In 2000, revenue at BJ's Wholesale Club Inc., of Natick, grew 17 percent, to $4.93 billion. Net income was also up as the retailer continued to execute on the nuts-and-bolts of its business. Cost controls and a surge in new club members were among the reasons BJ's turned in its 10th straight year of improved profitability.

State Street Corp., of Boston, which specializes in asset management and investor services, posted its 23rd consecutive year of double-digit earnings-per-share growth and reported revenue of $3.6 billion. According to the Globe 100 analysis, State Street's revenue rose 7.5 percent last year. But when results are restated to reflect the sale of its commercial bank operations in 1999, revenue grew 16 percent.

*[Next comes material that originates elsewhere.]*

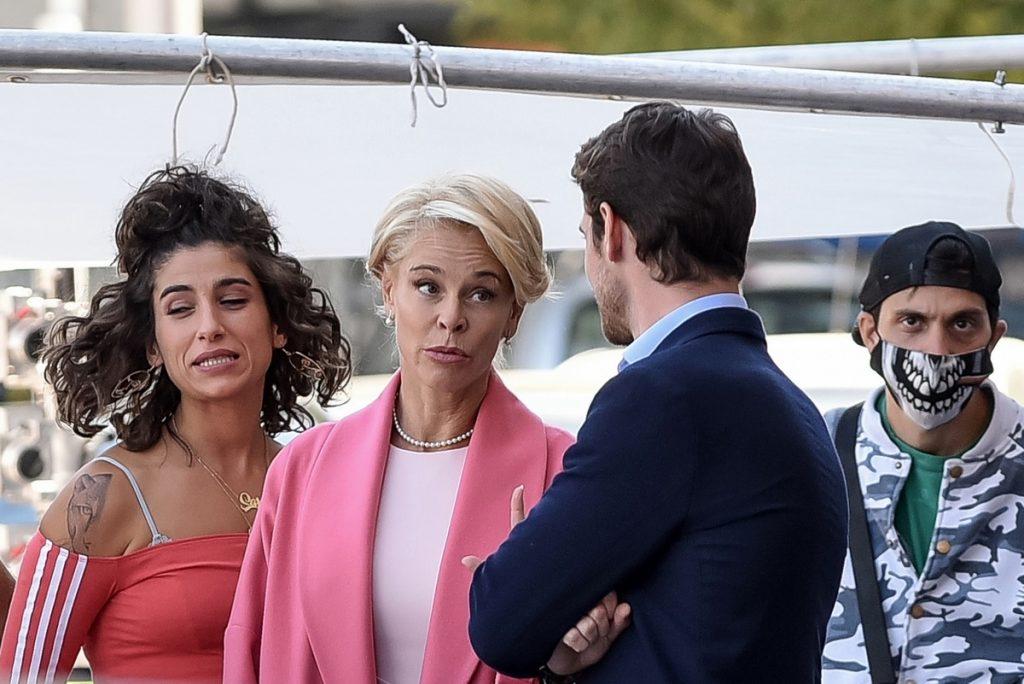 Belén Rueda, entre su hijo y la novia de este en la ficción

Despite a slowing economy, State Street's new chairman and chief executive, David A. Spina, says the company can navigate the ebbs and flows ahead, in part because aging populations around the world will need more services of the kind State Street provides for managing retirement savings.

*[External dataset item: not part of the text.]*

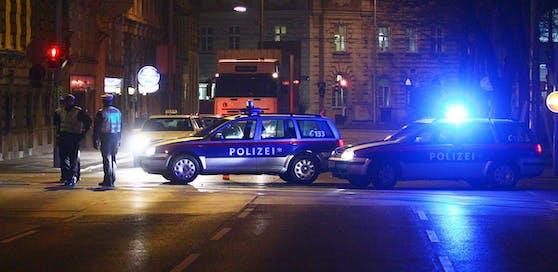 Die Polizei nahm den Ehemann fest.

At Allmerica Financial Corp. in Worcester, which sells insurance and retirement investment products, revenue dropped nearly 2 percent, to $3.087 billion. That was partly because of a tax strategy, the company said. Premium revenues were up, and Allmerica said it achieved record earnings for the sixth straight year.

If your specialty is testing computer chips, 2000 was a great year to be in business. Such was the case for Teradyne Inc., of Boston. Its revenue shot up nearly 70 percent, to just over $3 billion. But because of an industrywide high-tech slump, demand has slackened in recent months, and Teradyne announced layoffs. Still, long-term fundamentals remain sound.